Dataset:
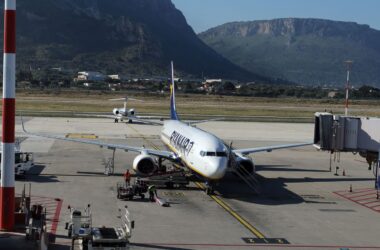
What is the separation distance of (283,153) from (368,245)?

...

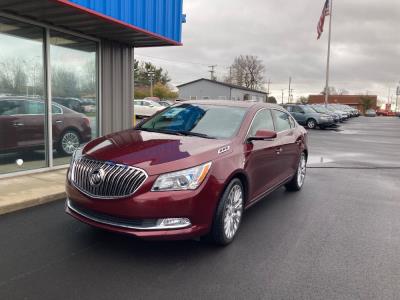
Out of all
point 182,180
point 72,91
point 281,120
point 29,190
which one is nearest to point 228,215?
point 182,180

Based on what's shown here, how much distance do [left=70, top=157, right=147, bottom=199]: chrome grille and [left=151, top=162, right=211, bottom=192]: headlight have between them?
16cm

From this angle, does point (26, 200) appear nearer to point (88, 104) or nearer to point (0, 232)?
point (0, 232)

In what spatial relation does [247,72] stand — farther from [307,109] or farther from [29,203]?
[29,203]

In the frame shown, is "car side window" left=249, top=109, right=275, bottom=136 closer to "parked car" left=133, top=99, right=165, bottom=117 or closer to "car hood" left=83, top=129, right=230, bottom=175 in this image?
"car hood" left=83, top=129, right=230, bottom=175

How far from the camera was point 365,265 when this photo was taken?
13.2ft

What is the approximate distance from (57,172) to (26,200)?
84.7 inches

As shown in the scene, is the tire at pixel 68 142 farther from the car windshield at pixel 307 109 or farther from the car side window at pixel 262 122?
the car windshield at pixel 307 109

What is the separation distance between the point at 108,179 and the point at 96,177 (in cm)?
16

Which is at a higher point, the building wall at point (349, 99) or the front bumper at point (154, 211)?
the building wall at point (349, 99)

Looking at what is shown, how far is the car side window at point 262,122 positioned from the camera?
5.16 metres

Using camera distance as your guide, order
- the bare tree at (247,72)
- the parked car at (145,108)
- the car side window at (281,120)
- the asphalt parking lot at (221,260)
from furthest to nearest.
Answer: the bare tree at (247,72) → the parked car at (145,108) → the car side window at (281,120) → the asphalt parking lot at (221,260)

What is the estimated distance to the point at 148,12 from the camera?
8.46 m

Aim of the exercise: Scale the lines by 1.8. Begin at the line that has "In the frame" and stop after the line that has "84.7 inches". Repeat these lines with the requests unchanged. Multiply every number in the answers (box coordinates and distances) by 1.8 and round each result to the decimal places it had, with halves rounded up.

Output of the task:
In the frame shown, is "car side window" left=249, top=109, right=275, bottom=136 closer to "parked car" left=133, top=99, right=165, bottom=117 or closer to "car hood" left=83, top=129, right=230, bottom=175 in this image?
"car hood" left=149, top=232, right=414, bottom=315

How far from the camera was point 365,265 when this photo was taken?
23.8ft

What is the approximate distance from (57,172) to (26,200)?
152.5 inches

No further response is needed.